(Records of spatial reasoning questions)
'''
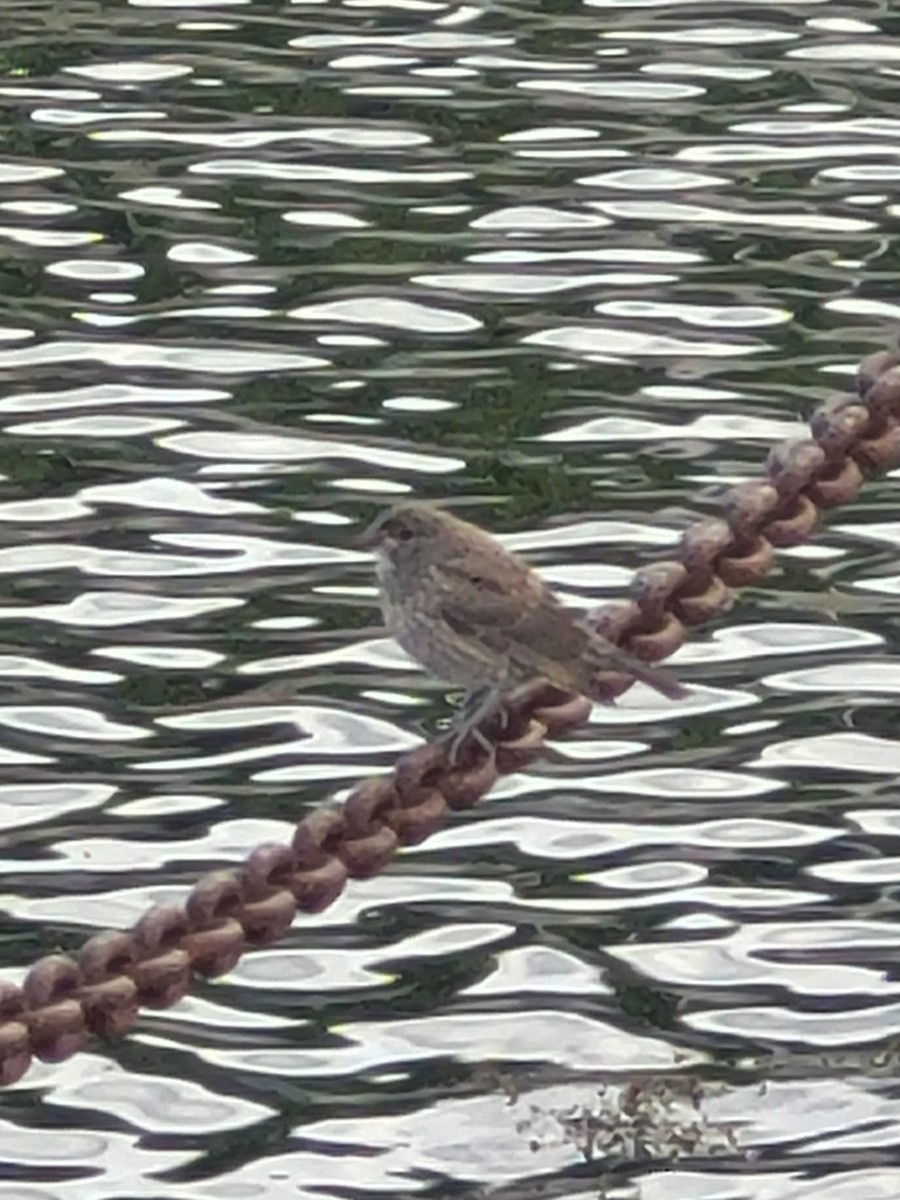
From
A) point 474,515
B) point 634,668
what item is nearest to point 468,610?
point 634,668

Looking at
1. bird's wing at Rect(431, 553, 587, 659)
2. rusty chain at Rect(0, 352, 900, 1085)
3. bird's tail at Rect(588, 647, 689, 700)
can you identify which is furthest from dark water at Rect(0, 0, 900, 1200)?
rusty chain at Rect(0, 352, 900, 1085)

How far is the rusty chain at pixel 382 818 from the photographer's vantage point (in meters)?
5.11

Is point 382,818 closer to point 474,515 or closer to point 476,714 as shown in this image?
point 476,714

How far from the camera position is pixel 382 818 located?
17.5ft

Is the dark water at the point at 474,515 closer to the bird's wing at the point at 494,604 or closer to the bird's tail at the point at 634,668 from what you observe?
the bird's wing at the point at 494,604

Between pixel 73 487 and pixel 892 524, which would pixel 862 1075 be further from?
pixel 73 487

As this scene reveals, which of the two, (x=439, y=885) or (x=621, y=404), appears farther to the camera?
(x=621, y=404)

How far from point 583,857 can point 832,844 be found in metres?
0.64

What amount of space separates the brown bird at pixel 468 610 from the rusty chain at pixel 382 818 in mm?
806

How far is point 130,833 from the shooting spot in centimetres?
1002

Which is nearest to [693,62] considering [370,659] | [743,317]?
[743,317]

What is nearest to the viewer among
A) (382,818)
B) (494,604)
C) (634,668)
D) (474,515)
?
(382,818)

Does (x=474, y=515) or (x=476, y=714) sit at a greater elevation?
(x=476, y=714)

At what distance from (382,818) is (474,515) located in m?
7.02
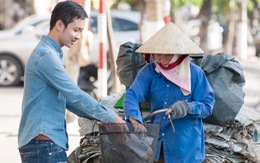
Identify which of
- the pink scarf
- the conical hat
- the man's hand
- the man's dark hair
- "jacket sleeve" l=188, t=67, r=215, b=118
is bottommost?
the man's hand

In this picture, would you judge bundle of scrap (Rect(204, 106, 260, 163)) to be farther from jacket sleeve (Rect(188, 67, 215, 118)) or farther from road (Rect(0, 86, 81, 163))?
road (Rect(0, 86, 81, 163))

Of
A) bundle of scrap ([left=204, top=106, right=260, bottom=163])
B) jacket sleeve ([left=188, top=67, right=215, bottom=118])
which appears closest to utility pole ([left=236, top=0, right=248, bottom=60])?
bundle of scrap ([left=204, top=106, right=260, bottom=163])

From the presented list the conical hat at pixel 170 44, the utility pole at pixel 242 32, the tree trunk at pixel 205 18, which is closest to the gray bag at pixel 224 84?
the conical hat at pixel 170 44

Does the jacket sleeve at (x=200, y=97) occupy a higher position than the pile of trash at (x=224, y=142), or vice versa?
the jacket sleeve at (x=200, y=97)

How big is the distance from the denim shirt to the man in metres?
0.80

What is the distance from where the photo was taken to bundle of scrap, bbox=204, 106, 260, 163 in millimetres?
5781

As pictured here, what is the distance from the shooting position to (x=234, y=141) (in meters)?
5.93

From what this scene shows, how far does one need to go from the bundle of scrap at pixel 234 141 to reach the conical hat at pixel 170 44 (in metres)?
0.86

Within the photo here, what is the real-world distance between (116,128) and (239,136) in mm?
'''
What is being asked >> Output every line of all the records above as a numbered list, leaving out blank lines and the picture lines.

Response for this exercise >>
1. From
2. A) point 474,515
3. B) point 634,668
4. what item is nearest to point 468,610?
5. point 634,668
6. Looking at
7. 1. bird's wing at Rect(431, 553, 587, 659)
8. 2. rusty chain at Rect(0, 352, 900, 1085)
9. 3. bird's tail at Rect(588, 647, 689, 700)
10. can you identify which is furthest from dark water at Rect(0, 0, 900, 1200)?
11. rusty chain at Rect(0, 352, 900, 1085)
12. How far is the rusty chain at pixel 382 818 from the photographer's vantage point (in meters)?
13. 5.11
14. Is point 382,818 closer to point 474,515 or closer to point 476,714 as shown in this image?
15. point 476,714
16. How far from the camera position is pixel 382 818 located?
17. 17.5ft
18. Is the dark water at the point at 474,515 closer to the bird's wing at the point at 494,604 or closer to the bird's tail at the point at 634,668 from what you observe?
19. the bird's wing at the point at 494,604
20. Between pixel 73 487 and pixel 892 524, which would pixel 862 1075 be further from?
21. pixel 73 487
22. As this scene reveals, which of the two, (x=439, y=885) or (x=621, y=404), appears farther to the camera?
23. (x=621, y=404)
24. How far from point 583,857 can point 832,844 be found in metres?
25. 0.64
26. What amount of space separates the brown bird at pixel 468 610 from the rusty chain at pixel 382 818 in mm?
27. 806
28. How far is point 130,833 from the shooting spot in centimetres?
29. 1002
30. Which is nearest to [693,62] considering [370,659] | [743,317]?
31. [743,317]
32. What is nearest to the viewer among
33. A) (382,818)
34. B) (494,604)
35. C) (634,668)
36. D) (474,515)
37. ?
38. (382,818)
39. Does (x=474, y=515) or (x=476, y=714) sit at a greater elevation?
40. (x=476, y=714)
41. At what distance from (382,818) is (474,515) located in m?
42. 7.02
43. Identify which of
44. - the pink scarf
45. - the conical hat
46. - the man's hand
47. - the man's dark hair
48. - "jacket sleeve" l=188, t=67, r=215, b=118
49. is bottommost?
50. the man's hand
51. In this picture, would you judge bundle of scrap (Rect(204, 106, 260, 163)) to be farther from jacket sleeve (Rect(188, 67, 215, 118)) or farther from road (Rect(0, 86, 81, 163))?
52. road (Rect(0, 86, 81, 163))
53. Of
54. A) bundle of scrap ([left=204, top=106, right=260, bottom=163])
55. B) jacket sleeve ([left=188, top=67, right=215, bottom=118])
56. which appears closest to utility pole ([left=236, top=0, right=248, bottom=60])?
57. bundle of scrap ([left=204, top=106, right=260, bottom=163])
58. From the presented list the conical hat at pixel 170 44, the utility pole at pixel 242 32, the tree trunk at pixel 205 18, which is closest to the gray bag at pixel 224 84?
59. the conical hat at pixel 170 44
60. Does the jacket sleeve at (x=200, y=97) occupy a higher position than the pile of trash at (x=224, y=142), or vice versa?
61. the jacket sleeve at (x=200, y=97)
62. How big is the distance from the denim shirt to the man in metres?
63. 0.80
64. What is the distance from where the photo was taken to bundle of scrap, bbox=204, 106, 260, 163 in millimetres?
65. 5781
66. As pictured here, what is the distance from the shooting position to (x=234, y=141) (in meters)?
67. 5.93
68. From what this scene shows, how far does one need to go from the bundle of scrap at pixel 234 141 to reach the conical hat at pixel 170 44 (in metres)?
69. 0.86
70. Within the photo here, what is the real-world distance between (116,128) and (239,136) in mm?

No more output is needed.